» What the task asks
Give the text lines of the material below as a numbered list, with blank lines left out and the pictures omitted.

» Recorded information
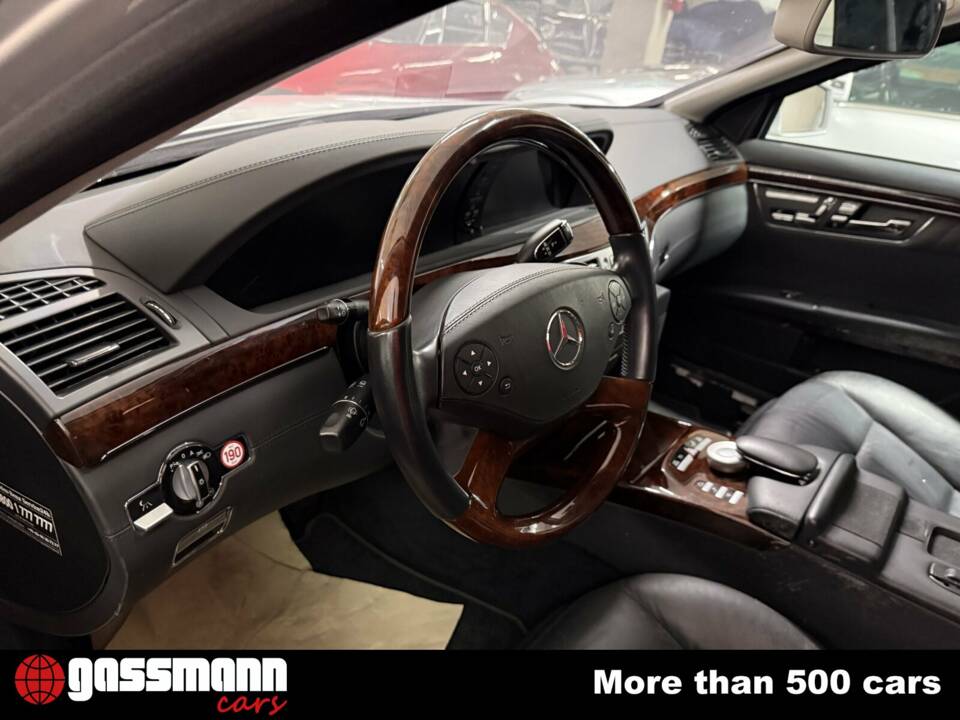 Immagine 15/15 di Mercedes-Benz S 450 CDI Guard LWB (2010)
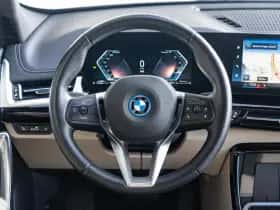 BMW X1 (2023) thumbnail 8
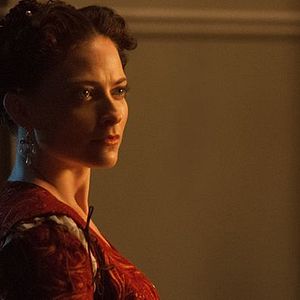 Photo Lara Pulver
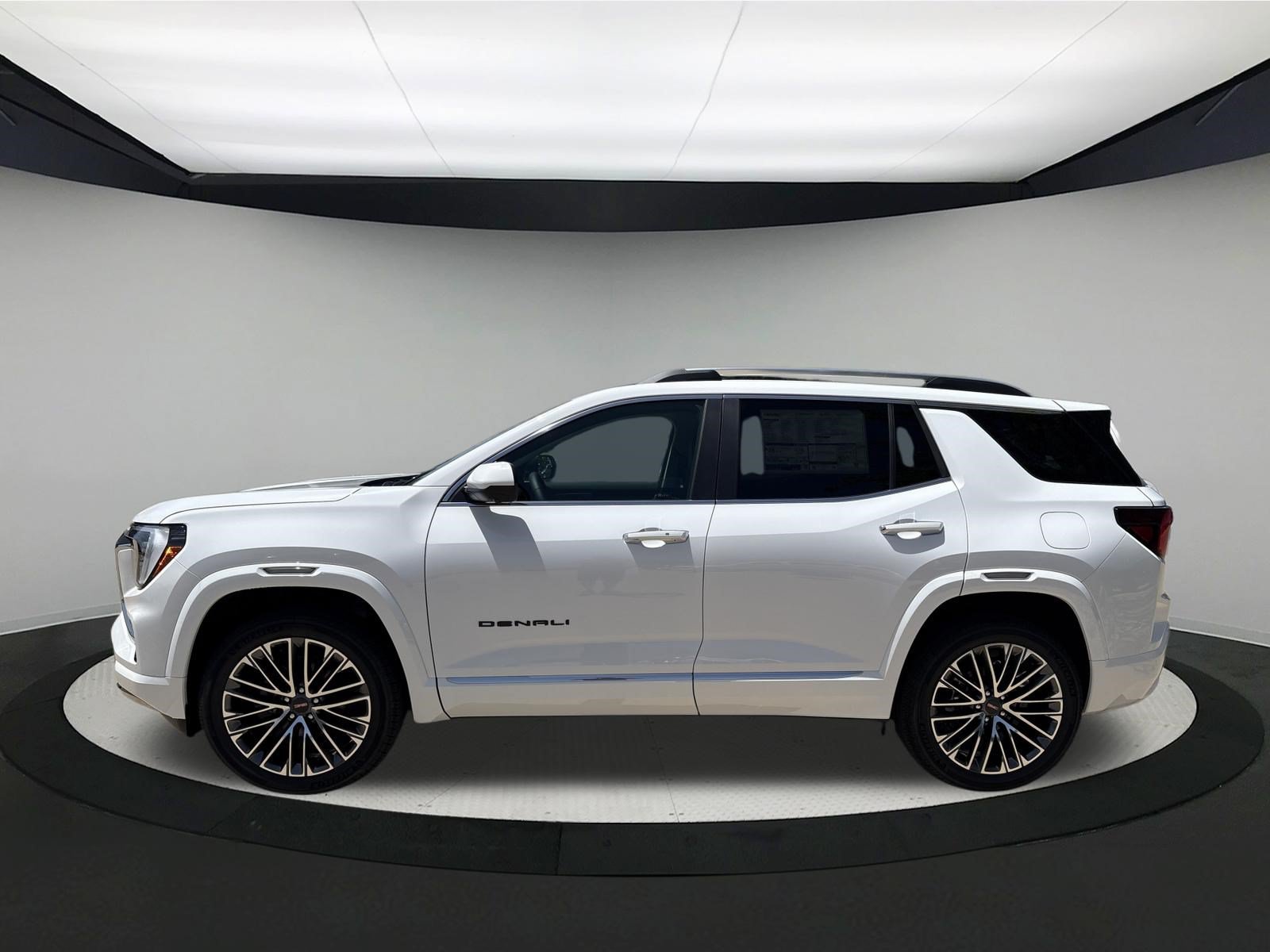 New 2027 GMC Terrain Denali w/ LPO, Black Badging Package AWD/4WD image 2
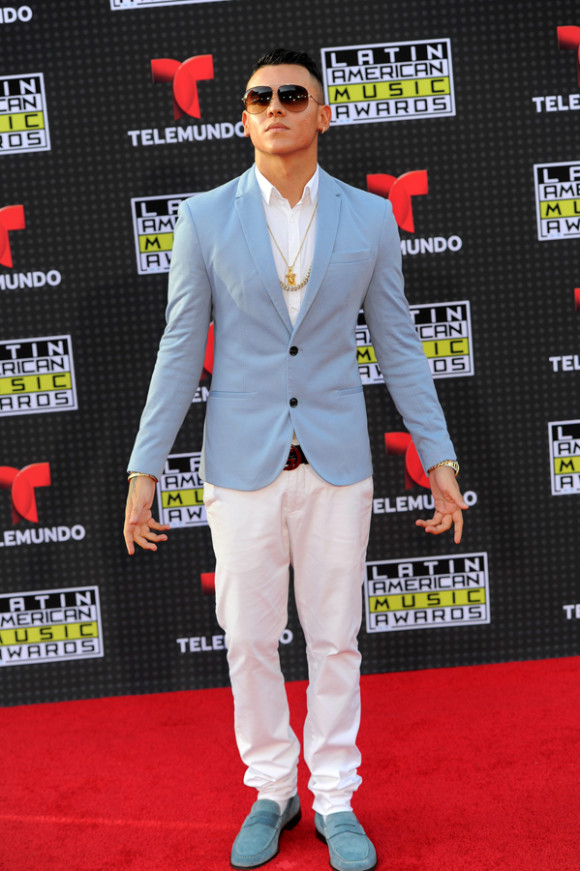 Kevin Roldán posa durante la ceremonia de los Latin American Music Awards.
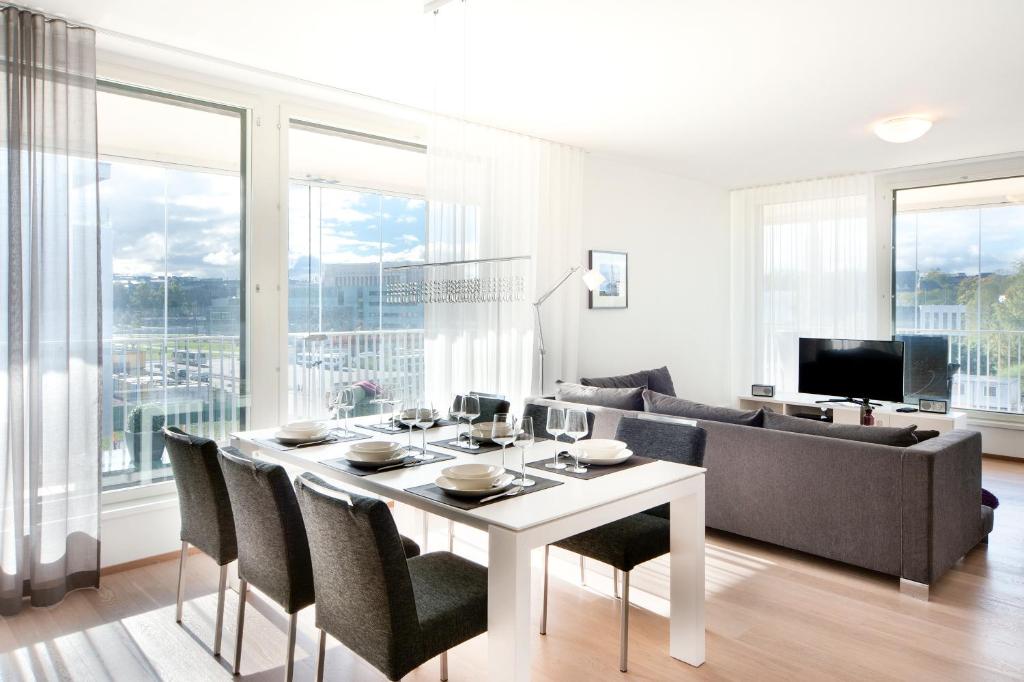 Апартаменты (Улучшенные апартаменты с 2 спальнями и балконом) апартамента Apartment Hotel Aallonkoti, Хельсинки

» Problem solution
1.  Immagine 15/15 di Mercedes-Benz S 450 CDI Guard LWB (2010)
2.  BMW X1 (2023) thumbnail 8
3.  Photo Lara Pulver
4.  New 2027 GMC Terrain Denali w/ LPO, Black Badging Package AWD/4WD image 2
5.  Kevin Roldán posa durante la ceremonia de los Latin American Music Awards.
6.  Апартаменты (Улучшенные апартаменты с 2 спальнями и балконом) апартамента Apartment Hotel Aallonkoti, Хельсинки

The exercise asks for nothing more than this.